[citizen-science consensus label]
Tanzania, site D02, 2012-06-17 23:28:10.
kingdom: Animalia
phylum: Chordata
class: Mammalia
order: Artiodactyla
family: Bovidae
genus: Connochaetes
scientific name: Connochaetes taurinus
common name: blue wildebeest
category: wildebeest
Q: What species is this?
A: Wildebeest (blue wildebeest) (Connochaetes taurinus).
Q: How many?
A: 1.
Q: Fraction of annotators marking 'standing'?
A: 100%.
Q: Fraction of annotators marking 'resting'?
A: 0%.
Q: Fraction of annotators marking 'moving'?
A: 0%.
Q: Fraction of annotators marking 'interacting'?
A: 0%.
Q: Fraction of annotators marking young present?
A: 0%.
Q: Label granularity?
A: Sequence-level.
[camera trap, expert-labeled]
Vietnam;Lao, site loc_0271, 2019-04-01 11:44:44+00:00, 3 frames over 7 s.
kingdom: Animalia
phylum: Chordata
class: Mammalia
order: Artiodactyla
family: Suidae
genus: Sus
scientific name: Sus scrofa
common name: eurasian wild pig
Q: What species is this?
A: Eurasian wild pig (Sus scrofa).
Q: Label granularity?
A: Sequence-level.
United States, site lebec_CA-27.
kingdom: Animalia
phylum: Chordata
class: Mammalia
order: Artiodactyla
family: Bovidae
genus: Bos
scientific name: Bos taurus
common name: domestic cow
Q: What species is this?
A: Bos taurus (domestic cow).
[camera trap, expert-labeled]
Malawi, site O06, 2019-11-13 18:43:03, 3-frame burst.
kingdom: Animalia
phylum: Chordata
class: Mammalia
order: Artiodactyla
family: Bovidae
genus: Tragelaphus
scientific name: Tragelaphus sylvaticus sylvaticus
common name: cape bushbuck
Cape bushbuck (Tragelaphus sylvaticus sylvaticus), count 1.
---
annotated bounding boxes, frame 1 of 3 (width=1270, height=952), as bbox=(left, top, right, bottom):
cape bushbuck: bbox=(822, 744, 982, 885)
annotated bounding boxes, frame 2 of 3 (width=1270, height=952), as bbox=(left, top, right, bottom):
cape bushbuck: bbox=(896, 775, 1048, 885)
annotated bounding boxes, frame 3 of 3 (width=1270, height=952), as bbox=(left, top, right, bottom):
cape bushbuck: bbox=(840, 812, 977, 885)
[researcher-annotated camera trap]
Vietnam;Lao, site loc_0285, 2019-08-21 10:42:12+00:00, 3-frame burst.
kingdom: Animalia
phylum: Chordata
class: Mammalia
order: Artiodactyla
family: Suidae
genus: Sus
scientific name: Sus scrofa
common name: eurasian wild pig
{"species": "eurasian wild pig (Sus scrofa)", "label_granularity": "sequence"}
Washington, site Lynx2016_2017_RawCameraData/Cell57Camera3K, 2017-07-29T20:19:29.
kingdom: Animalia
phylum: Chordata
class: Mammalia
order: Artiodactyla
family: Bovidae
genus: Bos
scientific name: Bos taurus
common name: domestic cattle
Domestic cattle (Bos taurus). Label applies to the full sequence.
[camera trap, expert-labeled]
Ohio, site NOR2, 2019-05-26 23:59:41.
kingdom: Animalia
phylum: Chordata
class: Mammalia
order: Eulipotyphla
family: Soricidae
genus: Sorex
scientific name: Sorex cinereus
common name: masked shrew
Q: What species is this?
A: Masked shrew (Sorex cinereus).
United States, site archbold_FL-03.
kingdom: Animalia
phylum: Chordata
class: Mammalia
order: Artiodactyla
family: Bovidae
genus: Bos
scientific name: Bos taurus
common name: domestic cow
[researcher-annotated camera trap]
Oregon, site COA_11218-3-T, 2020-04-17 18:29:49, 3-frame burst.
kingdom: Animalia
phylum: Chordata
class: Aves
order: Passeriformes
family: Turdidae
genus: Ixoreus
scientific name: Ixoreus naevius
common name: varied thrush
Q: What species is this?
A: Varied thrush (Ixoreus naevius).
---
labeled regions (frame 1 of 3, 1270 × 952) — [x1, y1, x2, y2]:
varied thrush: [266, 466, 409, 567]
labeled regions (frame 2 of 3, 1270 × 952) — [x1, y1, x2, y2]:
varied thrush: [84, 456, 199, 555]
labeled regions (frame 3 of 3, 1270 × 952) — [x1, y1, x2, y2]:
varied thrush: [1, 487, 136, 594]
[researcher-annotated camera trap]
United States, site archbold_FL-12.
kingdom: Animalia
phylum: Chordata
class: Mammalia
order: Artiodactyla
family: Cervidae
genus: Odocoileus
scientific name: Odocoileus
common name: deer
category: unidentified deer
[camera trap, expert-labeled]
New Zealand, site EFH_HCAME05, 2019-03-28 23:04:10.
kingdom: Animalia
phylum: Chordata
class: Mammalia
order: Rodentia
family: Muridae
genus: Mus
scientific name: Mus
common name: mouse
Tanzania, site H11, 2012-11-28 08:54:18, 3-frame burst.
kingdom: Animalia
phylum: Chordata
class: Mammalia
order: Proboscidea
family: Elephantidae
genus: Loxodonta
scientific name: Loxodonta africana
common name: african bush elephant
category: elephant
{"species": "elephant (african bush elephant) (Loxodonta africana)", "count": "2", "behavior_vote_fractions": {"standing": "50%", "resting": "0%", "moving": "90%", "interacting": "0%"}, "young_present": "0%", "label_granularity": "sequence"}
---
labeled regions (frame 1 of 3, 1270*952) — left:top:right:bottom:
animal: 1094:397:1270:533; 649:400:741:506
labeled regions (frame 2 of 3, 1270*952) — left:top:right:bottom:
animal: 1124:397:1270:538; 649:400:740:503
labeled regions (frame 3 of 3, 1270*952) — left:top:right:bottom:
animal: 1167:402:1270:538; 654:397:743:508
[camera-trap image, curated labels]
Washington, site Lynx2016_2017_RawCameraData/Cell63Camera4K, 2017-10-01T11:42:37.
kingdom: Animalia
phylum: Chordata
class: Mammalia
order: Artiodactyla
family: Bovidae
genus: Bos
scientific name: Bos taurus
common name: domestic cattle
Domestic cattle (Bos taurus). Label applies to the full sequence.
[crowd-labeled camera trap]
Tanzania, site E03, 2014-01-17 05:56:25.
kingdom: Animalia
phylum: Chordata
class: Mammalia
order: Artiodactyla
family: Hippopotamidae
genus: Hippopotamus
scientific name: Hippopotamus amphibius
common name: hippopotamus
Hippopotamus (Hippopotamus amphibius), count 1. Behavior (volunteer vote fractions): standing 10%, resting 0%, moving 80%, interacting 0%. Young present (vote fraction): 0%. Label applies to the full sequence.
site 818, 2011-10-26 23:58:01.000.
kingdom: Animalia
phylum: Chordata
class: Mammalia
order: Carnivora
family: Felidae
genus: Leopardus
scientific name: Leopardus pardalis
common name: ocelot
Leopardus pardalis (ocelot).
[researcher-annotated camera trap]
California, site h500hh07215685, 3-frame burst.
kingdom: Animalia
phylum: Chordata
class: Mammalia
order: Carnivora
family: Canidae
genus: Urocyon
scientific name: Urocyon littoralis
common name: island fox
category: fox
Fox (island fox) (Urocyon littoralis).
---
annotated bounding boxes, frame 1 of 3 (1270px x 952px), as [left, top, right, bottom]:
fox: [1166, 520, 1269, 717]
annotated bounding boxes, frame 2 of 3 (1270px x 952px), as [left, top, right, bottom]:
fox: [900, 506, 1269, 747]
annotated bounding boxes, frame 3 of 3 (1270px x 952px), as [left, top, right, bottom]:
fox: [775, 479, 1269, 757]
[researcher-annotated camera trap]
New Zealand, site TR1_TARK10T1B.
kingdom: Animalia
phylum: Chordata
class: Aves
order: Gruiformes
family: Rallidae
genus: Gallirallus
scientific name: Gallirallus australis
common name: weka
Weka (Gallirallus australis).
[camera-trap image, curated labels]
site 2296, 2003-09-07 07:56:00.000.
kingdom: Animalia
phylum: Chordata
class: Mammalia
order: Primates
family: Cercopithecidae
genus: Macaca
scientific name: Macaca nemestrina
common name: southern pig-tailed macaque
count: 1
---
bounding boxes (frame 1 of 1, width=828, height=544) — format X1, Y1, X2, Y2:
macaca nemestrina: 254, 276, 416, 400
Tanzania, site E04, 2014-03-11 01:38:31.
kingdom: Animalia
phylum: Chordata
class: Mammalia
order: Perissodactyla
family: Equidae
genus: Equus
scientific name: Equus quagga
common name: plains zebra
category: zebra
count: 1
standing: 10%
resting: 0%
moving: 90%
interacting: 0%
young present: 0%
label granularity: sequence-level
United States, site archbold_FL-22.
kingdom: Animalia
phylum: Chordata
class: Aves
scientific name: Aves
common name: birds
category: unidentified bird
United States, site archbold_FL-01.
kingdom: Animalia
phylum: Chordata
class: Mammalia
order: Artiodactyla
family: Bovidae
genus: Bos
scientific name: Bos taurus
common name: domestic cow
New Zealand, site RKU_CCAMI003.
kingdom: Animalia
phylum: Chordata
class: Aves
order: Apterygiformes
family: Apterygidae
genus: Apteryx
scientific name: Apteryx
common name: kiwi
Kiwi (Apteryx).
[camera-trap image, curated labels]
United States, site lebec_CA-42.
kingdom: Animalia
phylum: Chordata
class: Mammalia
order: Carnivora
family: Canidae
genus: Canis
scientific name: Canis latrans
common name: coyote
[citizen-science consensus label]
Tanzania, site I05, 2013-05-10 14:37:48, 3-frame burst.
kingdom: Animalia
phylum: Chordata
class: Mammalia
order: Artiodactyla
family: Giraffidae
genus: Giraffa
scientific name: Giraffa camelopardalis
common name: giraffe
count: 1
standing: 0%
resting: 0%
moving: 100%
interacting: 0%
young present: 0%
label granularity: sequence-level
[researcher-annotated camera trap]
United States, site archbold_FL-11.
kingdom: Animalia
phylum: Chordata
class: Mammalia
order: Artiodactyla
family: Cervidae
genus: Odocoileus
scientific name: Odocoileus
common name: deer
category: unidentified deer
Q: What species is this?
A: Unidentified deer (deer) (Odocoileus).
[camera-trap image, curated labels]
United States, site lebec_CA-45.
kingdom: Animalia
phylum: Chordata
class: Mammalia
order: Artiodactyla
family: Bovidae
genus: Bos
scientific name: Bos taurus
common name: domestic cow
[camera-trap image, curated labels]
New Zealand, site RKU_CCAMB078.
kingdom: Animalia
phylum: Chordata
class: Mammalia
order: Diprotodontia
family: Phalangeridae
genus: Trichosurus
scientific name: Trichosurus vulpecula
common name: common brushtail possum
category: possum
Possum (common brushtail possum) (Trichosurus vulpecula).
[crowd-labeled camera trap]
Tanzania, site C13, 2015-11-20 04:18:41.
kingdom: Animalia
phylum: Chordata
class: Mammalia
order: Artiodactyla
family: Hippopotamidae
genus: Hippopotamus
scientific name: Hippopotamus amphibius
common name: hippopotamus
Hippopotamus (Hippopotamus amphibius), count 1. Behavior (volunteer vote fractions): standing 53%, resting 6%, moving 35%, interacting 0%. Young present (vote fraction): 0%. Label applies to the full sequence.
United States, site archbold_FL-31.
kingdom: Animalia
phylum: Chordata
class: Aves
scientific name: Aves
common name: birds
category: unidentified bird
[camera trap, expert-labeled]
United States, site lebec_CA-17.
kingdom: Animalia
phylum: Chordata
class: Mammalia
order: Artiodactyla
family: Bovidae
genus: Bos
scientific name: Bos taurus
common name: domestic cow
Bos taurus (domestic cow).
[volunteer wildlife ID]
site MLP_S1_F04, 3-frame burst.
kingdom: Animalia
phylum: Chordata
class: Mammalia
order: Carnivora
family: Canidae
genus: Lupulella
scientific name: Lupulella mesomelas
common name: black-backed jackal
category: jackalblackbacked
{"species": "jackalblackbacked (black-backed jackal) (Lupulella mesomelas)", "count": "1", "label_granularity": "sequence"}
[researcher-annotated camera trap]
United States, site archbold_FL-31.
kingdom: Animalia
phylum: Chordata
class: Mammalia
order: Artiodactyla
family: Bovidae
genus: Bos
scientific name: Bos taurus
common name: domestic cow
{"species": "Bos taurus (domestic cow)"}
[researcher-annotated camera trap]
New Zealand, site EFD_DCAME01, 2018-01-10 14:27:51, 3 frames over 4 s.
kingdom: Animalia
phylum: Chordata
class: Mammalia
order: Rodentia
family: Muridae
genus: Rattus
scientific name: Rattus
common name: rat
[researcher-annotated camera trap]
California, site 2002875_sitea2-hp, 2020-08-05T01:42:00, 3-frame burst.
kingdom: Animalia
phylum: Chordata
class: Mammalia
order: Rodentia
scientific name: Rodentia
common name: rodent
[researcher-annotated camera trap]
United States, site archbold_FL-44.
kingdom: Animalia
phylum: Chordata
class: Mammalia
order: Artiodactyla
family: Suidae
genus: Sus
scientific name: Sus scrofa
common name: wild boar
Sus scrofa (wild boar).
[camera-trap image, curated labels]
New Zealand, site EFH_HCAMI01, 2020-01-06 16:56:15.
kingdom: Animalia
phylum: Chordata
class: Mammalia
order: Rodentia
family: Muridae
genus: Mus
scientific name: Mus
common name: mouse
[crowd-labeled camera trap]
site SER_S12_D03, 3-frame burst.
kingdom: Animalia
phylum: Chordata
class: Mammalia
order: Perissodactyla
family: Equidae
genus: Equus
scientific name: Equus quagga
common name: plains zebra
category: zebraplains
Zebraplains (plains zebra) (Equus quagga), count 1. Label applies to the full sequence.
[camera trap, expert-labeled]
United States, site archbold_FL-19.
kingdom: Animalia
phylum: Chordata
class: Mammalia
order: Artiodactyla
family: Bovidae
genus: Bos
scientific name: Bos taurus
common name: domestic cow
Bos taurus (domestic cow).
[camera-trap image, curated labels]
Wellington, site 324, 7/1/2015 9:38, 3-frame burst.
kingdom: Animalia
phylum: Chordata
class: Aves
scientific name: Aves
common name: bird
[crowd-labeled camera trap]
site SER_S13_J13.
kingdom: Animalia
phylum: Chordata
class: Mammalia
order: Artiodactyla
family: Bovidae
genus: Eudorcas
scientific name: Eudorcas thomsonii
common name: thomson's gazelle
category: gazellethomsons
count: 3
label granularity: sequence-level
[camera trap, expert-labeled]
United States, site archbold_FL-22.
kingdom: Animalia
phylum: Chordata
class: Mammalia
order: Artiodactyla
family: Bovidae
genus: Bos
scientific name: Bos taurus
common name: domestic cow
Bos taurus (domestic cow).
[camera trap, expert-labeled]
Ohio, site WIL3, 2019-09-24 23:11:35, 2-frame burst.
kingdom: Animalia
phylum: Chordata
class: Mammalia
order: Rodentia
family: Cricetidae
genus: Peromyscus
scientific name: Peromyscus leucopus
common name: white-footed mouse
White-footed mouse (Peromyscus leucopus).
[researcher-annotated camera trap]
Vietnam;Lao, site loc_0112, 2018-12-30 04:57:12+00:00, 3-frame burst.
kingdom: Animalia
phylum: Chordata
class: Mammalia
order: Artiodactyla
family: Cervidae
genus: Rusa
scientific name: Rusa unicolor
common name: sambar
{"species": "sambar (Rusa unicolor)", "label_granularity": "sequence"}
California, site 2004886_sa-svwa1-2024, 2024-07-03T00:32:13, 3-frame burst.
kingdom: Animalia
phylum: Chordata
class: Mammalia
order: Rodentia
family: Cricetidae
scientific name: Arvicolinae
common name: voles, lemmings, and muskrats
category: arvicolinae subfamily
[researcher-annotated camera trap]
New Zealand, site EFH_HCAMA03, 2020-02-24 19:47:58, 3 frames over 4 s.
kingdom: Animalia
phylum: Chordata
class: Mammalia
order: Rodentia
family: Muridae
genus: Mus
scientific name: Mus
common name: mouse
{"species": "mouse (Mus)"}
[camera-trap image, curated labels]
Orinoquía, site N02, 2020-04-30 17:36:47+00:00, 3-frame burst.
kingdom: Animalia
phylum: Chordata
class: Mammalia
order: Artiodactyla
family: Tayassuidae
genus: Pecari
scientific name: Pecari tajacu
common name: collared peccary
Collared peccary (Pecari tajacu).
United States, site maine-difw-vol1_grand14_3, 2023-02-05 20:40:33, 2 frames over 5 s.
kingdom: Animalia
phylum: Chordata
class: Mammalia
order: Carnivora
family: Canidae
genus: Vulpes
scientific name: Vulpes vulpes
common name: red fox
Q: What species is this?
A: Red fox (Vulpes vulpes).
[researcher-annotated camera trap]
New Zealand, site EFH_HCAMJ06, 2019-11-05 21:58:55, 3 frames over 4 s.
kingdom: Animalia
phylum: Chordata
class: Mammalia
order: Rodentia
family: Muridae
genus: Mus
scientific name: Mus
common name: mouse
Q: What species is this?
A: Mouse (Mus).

* [What is needed] Only lines holding the word "jackalblackbacked" are wanted; copy each one from the listing.

* [Finished exercise]
category: jackalblackbacked
{"species": "jackalblackbacked (black-backed jackal) (Lupulella mesomelas)", "count": "1", "label_granularity": "sequence"}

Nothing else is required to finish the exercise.